Der seit 2020 inhaftierte Nobelpreisträger Ales Bialiatski erhält dien rennomierten Preis zusammen mit der russischen Menschenrechtsorganisation Memorial und der ukrainischen Menschenrechtsorganisation Zentrum für zivile Freiheiten. Die Ehrungen sind ein Statement gegen Wladimir Putin.

Twitter/Nobelpreis

Der Friedensnobelpreis 2022 geht an Ales Bialiatski. Dies teilte das norwegische Nobelkomitee am Freitag mit. 251 Persönlichkeiten und 92 Organisationen waren diesmal nominiert. Zusammen mit Bialiatski erhalten zwei Menschenrechtsorganisationen die Auszeichnung: Die russische Organisation Memorial sowie das ukrainische Center for Civil Liberties.

Ales Bialiatski engagierte sich als Vorsitzender der Organisation Viasna an den Protesten gegen die belarussische Regierung unter Alexander Lukaschenko. Er ist ein bekannter Menschenrechtsaktivist.

Seit Juli 2011 befindet sich Bialiatski wiederholt in Haft. Geboren wurde Bialiatski 1962 in der Sowjetunion und im heutigen Russland. Mit zwei Jahren zog die Familie nach Belarus. 2005 wurde er mit dem Homo-Homini-Preis und 2007 mit dem Per-Anger-Preis ausgezeichnet für seinen Einsatz für politische Gefangene und ihre Familien. Heute ist er selber einer.

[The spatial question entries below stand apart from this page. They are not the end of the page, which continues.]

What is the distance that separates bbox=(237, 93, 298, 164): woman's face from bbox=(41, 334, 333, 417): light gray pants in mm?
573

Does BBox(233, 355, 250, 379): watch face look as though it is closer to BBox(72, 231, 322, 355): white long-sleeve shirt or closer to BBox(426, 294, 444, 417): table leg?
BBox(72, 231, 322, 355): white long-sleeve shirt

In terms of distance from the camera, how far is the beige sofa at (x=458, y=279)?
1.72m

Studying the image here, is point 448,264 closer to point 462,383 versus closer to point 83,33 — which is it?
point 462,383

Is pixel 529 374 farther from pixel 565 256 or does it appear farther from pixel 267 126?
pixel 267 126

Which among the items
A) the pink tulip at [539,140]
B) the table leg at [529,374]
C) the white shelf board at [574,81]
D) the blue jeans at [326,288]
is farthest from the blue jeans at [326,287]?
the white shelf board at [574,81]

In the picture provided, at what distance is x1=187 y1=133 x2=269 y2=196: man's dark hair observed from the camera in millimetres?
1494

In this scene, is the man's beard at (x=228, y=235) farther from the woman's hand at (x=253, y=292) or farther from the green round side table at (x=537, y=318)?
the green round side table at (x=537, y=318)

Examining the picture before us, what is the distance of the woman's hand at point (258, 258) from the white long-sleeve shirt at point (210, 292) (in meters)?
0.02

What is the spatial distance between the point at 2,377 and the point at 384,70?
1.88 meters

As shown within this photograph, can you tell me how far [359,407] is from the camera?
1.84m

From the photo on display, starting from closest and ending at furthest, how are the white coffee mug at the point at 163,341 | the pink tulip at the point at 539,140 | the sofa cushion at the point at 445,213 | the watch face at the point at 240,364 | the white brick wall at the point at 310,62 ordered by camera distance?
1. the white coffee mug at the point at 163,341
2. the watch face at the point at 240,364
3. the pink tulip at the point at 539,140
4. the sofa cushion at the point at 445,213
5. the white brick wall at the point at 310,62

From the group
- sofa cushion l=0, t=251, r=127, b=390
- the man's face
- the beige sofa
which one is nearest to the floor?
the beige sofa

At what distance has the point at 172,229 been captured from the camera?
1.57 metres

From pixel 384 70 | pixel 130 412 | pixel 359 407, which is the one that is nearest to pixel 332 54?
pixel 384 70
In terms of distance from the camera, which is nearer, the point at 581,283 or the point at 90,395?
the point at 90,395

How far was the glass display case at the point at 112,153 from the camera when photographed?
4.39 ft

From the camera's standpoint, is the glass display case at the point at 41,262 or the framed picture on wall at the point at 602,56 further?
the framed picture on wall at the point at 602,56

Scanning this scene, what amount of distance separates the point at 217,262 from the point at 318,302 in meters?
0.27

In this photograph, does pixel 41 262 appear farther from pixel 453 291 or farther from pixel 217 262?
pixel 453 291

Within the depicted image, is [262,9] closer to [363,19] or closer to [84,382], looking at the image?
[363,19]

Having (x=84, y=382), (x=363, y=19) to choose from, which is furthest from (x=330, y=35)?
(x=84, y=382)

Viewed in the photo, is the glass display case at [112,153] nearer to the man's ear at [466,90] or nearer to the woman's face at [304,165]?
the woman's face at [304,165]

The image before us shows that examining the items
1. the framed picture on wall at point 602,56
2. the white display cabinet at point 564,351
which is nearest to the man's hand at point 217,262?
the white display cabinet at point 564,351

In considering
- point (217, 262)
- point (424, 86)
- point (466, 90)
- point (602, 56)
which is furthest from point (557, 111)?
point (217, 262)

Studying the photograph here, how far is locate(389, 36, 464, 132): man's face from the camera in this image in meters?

Es folgten weitere Ehrungen: der Petra Kelly-Preis (2012), der Václav-Havel-Menschenrechtspreis des Europarates (2013), der Paweł-Włodkowic-Preis des polnischen Senats (2014), den Right Livelihood Award (2020), den Sacharow-Preis (2020).

Bereits 2012 war er von der slowakischen Ministerpräsidentin für den Friedensnobelpreis vorgeschlagen worden.

Memorial ist eine internationale Organisation mit Sitz in Moskau, die sich um die historische Aufarbeitung politischer Gewaltherrschaft verdient gemacht hat. Sie tritt für die Einhaltung der Menschenrechte und die soziale Fürsorge für die Überlebenden des sowjetischen Gulag-Systems ein. Russland löste die Organisation 2021 auf, sie besteht im Ausland aber weiterhin.

Das Center for Civil Liberties, Zentrum für Freiheitsrechte, ist in der Ukraine ansässig und setzt sich für Menschenrechte, Demokratie und Solidarität in der Ukraine und der OSCE-Region ein.

Die drei Gewinner würden die Zivilgesellschaft in ihren Ländern vertreten, schreibt das Nobelpreiskomitee. «Seit Jahren setzten sie sich für das Recht ein, die Mächtigen zu kritisieren». Auch der «ausserordentliche Beitrag» zur Dokumentation von Kriegsverbrechen, Menschenrechtsverletzungen und Machtmissbrauch wurde gelobt.

Vergangenes Jahr waren die Philippinerin Maria Ressa und der Russe Dmitri Muratow mit dem Preis geehrt worden. Die beiden Journalisten erhielten ihn für ihren Kampf für die Meinungsfreiheit.

Der Friedensnobelpreis wird als einziger der Nobelpreise nicht im schwedischen Stockholm, sondern in der norwegischen Hauptstadt Oslo verliehen. (chm/dpa)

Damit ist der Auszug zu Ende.